Venepal, Inveval, Inaf… Alla fine dell’anno scorso, il presidente Nicolas Maduro ha incaricato l’economista Juan Arias di censire e organizzare tutte le fabbriche e le imprese che sono sotto il controllo dei lavoratori creando il Sistema de Empresas Ocupadas, Recuperadas, Nacionalizadas y Creadas (Ornc). L’obiettivo è quello di correggere le disfunzioni, aumentare la produzione e il peso del lavoro autogestito all’interno del mercato produttivo. Secondo Arias, le imprese recuperate potrebbero arrivare a 500: più di quante ne esistano in Argentina (oltre 300), in Brasile (69), in Uruguay (una ventina) o in Messico, dove i lavoratori rischiano la vita e incontrano ben poco appoggio. In altre parti, tutto dipende dal giudice e dalla sua interpretazione della legge.

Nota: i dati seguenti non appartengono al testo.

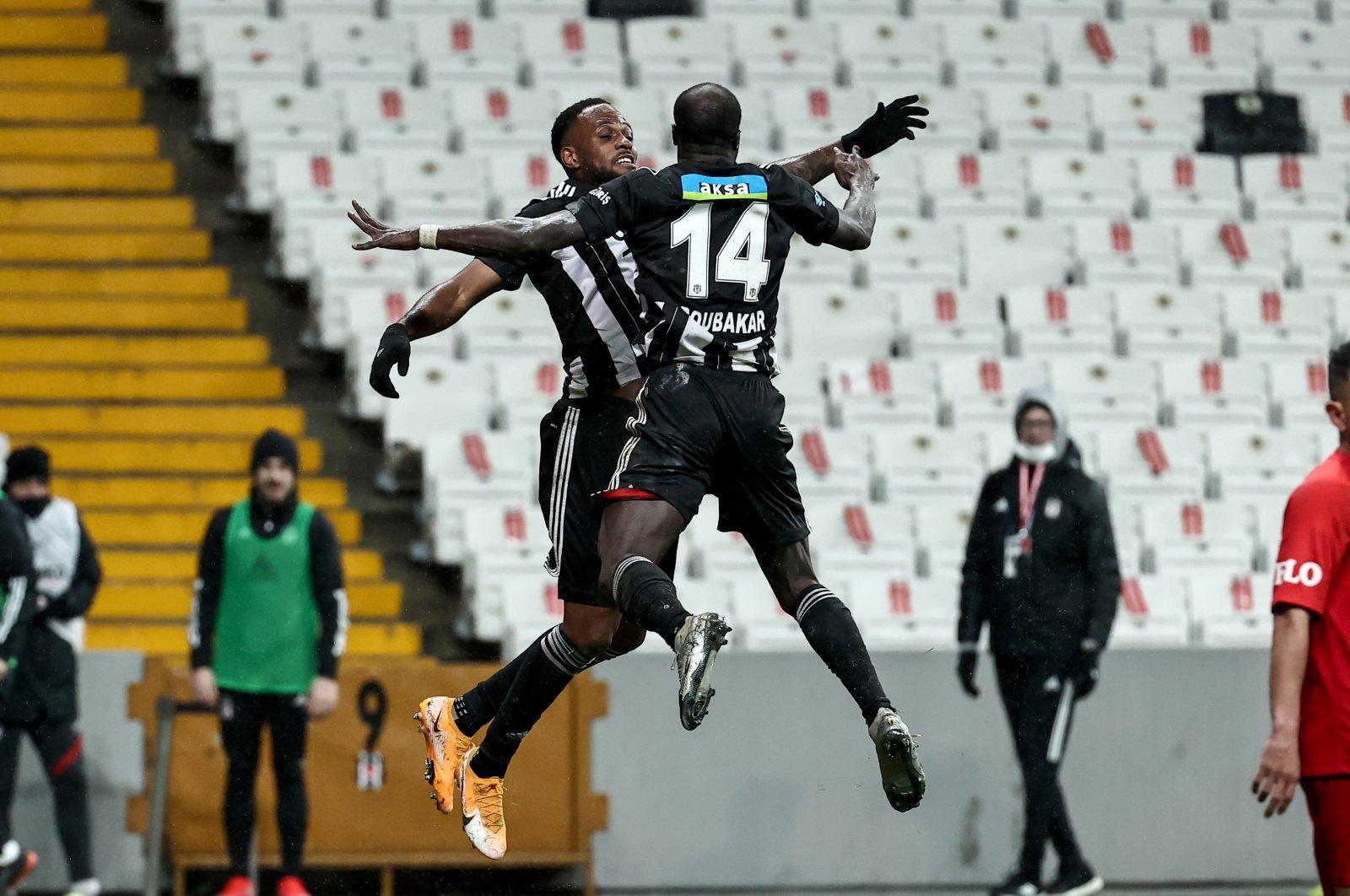 Beşiktaş' Cyle Larin (L) and Vincent Aboubakar celebrate a goal during a Süper Lig match against Gaziantep at Vodafone Park stadium, Istanbul, Turkey, March 11, 2021. (AA Photo)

In Venezuela, il governo occupa le fabbriche che il padrone vuole chiudere e le consegna ai lavoratori, ma – tra burocrazie, inesperienze e inadempienze-, il controllo operaio necessita di nuova linfa. Nonostante i finanziamenti e l’impegno politico istituzionalizzale, i problemi ci sono: nodi teorici di lungo corso che precipitano nel «laboratorio» bolivariano e problemi dovuti al mercato in un paese che ne porta ancora impresso il forte segno.